— START OF Provided text —

Every UCL Fantasy manager faces the same question heading into the quarter-finals: how much do you spend on your forwards?
The instinct is to load up. Mbappe, Kane, Gyokeres. The names scream goals. But the data tells a very different story. Forwards are structurally disadvantaged in UCL Fantasy's scoring system, and understanding why could be the difference between a strong quarter-final campaign and a wasted one.
Let us break down every forward option from the eight remaining teams and answer the question that matters: premium splurge or budget bargain?
Why Forwards Are the Worst Value Position
Before we rank the individual players, you need to understand why the forward position is a trap for the unwary.
In UCL Fantasy, forwards score 4 points per goal. Midfielders score 5 points per goal. That is a 25% penalty for being classified as a striker. Both positions earn 3 points per assist, so the gap is entirely in goal returns.
It gets worse. Forwards receive zero clean sheet points. None. A midfielder who plays 60+ minutes in a shutout collects 1 bonus point. A defender or goalkeeper collects 4. A forward collects nothing. Over two quarter-final legs, that is potentially 2 free points that a midfielder earns simply by being on the pitch in a defensive win.
The result is brutal. A forward who scores once in a 1-0 win earns 4 points from the goal plus appearance points. A midfielder who scores the same goal in the same match earns 5 points plus a 1-point clean sheet bonus. That is a 2-point swing from a single fixture, entirely down to positional classification.

— END OF Provided text —

What is expected -
Answer these questions from the text on UCL Fantasy forwards:
1. Which three forwards are named as the instinctive picks?
2. How many points per goal does a midfielder score?
3. How many clean sheet points does a defender or goalkeeper collect?

— START OF Data extract —

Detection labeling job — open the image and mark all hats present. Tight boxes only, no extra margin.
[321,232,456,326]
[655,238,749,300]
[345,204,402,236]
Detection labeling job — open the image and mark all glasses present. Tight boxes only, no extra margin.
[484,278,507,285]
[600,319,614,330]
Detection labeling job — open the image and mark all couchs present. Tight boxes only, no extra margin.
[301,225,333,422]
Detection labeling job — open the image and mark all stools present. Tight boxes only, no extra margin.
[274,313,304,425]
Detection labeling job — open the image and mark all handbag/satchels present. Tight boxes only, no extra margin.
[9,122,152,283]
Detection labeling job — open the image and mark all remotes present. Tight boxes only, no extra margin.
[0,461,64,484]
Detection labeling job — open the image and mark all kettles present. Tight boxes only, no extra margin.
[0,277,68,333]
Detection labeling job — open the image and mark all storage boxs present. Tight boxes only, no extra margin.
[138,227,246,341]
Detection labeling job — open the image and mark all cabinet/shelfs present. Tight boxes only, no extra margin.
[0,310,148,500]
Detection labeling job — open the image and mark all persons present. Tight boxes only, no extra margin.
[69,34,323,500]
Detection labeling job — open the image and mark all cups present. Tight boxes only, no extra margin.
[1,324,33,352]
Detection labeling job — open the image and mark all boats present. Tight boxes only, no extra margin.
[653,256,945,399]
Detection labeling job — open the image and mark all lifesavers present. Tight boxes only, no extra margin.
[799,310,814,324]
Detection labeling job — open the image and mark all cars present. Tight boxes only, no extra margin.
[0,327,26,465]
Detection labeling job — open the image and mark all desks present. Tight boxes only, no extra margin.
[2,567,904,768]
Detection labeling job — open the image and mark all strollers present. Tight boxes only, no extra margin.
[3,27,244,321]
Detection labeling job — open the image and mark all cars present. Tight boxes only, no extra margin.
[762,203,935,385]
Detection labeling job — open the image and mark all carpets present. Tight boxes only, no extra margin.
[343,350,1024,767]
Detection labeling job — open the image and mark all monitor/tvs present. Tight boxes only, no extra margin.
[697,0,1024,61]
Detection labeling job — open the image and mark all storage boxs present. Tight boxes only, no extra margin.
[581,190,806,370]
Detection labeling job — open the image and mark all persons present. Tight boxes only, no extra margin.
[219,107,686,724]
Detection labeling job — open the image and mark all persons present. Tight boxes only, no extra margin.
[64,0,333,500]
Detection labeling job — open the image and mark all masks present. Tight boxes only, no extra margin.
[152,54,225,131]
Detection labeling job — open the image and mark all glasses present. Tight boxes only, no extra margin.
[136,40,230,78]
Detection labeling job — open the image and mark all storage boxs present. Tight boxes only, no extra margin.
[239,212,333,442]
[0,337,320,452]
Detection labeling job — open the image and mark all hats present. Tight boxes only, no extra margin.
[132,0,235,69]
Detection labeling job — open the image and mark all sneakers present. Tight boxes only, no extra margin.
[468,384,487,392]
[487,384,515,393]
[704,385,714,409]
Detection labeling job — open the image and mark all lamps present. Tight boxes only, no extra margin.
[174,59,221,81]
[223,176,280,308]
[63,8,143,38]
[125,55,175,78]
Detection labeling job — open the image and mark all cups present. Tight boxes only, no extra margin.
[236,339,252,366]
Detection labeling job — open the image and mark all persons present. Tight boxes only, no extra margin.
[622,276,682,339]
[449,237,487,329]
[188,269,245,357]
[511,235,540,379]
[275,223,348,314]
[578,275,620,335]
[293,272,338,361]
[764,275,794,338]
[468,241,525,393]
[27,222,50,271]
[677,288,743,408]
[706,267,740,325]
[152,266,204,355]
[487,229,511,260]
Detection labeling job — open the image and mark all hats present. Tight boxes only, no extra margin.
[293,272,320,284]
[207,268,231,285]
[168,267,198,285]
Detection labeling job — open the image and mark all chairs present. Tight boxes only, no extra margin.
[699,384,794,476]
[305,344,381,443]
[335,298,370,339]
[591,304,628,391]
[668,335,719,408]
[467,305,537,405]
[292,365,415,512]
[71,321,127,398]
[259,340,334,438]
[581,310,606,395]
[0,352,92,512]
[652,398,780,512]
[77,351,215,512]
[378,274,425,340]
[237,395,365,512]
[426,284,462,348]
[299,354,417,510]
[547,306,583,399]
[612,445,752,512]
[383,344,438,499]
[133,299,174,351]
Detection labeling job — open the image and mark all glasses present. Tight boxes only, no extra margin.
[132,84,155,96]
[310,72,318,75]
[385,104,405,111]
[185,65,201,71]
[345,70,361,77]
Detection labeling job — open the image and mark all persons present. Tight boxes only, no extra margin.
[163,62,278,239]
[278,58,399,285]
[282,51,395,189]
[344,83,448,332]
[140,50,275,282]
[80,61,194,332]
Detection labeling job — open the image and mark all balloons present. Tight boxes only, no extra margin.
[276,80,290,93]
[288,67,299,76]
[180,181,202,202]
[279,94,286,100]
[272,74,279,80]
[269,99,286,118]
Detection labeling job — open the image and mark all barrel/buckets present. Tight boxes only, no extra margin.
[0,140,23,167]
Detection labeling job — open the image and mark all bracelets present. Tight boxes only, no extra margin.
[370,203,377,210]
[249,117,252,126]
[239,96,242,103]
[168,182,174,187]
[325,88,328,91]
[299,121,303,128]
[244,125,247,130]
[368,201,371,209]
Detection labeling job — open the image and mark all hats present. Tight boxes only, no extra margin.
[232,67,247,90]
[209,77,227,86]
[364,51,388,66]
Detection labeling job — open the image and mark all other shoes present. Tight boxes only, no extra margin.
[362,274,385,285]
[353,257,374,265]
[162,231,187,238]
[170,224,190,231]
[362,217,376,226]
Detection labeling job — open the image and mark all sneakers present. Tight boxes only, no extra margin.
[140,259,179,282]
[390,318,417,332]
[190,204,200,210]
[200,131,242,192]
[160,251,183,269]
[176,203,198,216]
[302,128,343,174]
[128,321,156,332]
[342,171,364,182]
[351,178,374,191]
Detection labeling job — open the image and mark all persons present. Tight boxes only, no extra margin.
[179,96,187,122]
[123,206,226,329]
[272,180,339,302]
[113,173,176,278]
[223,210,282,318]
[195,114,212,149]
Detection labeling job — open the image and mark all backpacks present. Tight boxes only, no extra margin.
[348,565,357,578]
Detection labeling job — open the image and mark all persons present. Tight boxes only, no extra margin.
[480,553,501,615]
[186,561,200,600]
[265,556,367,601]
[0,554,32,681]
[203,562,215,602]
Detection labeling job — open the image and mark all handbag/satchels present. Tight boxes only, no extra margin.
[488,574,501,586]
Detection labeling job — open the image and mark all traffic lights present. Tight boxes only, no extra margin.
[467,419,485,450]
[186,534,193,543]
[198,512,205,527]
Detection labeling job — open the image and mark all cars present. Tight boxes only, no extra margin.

— END OF Data extract —

Answer for this exercise -
1. Mbappe, Kane and Gyokeres
2. 5 points
3. 4 points